Torture is a crime by U.S. law. By international law it’s a war crime. Neither
are minor points.

Senator Joe Biden disagreed strongly with Rockefeller. Let me just state that
I trust Biden on intelligence and national security matters far more than I do Mr. Head In the
Sand, who has clearly covered for Mr. Bush and the boys who torture.


“It appears as though there may be an obstruction of justice charge
here, tampering with evidence, and destroying evidence. And this is _ I think
this is one case where it really does call for a special counsel. I think
this leads right into the White House,” Biden said. “There may be
a legal and rational explanation, but I don’t see any on the face of it.”
Senator
Joe Biden

Of course, Mr. Bush has “no recollection” of being told about the
tapes being destroyed. Shocking, I know.

Via ABC
News
:


“The cable traffic back and forth was extremely specific,” he said.
“And the bottom line was these were very unusual authorities that the
agency got after 9/11. No one wanted to mess them up. No one wanted to get
in trouble by going overboard. So it was extremely deliberate.”

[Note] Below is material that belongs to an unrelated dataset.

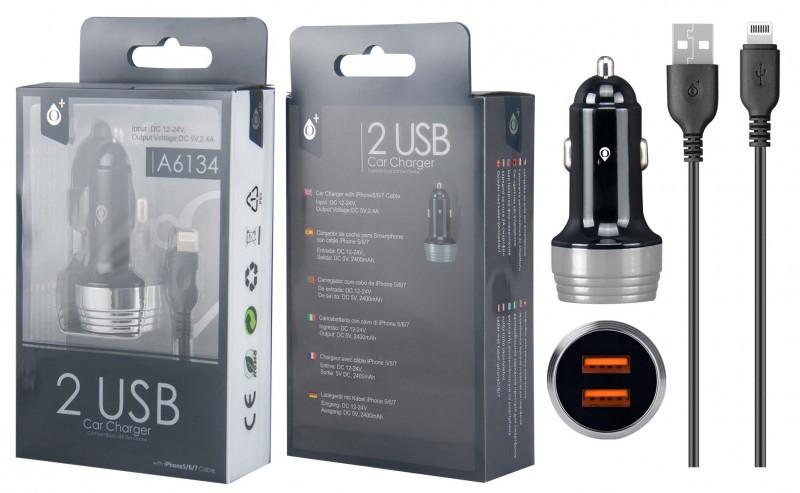 Nabíječka do auta PLUS A6134 s kabelem pro iPhone lightning, 2xUSB výstup 2.4A, Silver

“That’s why so few people were waterboarded. I think the agency has
said that two people were waterboarded, Abu Zubaydah being one, and it’s because
you really wanted it to be a last resort because we didn’t want these false
confessions. We didn’t want wild goose chases,” Kiriakou said.

Coming
in From the Cold: CIA Spy Calls Waterboarding Necessary But Torture

John Kiriakou now thinks it not only saved lives, but also compromised what
we stand for in this country. Ya think? As for saving lives, I’m going to disagree, because when you balance it with losing hearts and minds we lose in the long run.

Marty
Lederman
posted Michael Hayden’s letter to C.I.A. employees last week. Love
this starter:


Message from the Director: Taping of Early Detainee Interrogations

The press has learned that back in 2002, during the initial stage of our
terrorist detention program, CIA videotaped interrogations, and destroyed
the tapes in 2005. I understand that the Agency did so only after it was determined
they were no longer of intelligence value and not relevant to any internal,
legislative, or judicial inquiries–including the trial of Zacarias Moussaoui.
[What about the 9/11 Commission? What about the failure to tell the Moussaoui
judge about these tapes? What about the obvious future legislative and judicial
inquiries? (Note that the destruction likely occurred just after Dana Priest
broke the story of the CIA black sites in 2005.)] The decision to destroy
the tapes was made within CIA itself. The leaders of our oversight committees
in Congress were informed of the videos years ago and of the Agency’s intention
to dispose of the material. [Yes, and what did they say about that?]/ Our
oversight committees also have been told that the videos were, in fact, destroyed.
… ..

So as others have covered, leading Dems knew of the torture with Rep. Jane
Harman and Senator Rockefeller writing letters urging the C.I.A. not to destroy
the tapes. Those letters are classified. Now here we sit not knowing what is
going on. But Rockefeller doesn’t want to look into it with a special counsel.
Harman has asked for her letter to be declassified, a
letter that Speaker Pelosi evidently agreed with at the time
, when Harman
was taking over as ranking member of the House Intelligence Committee. However,
former Senator Bob Graham said he didn’t know about the tape destruction.

I don’t know about you, but I smell c.y.a. in action. Oh, and for the record, it’s way too late for snitching, though that certainly doesn’t mean it’s a bad idea. It’s just that it doesn’t do any good at this point. It also doesn’t get the Democrats who knew off the hook.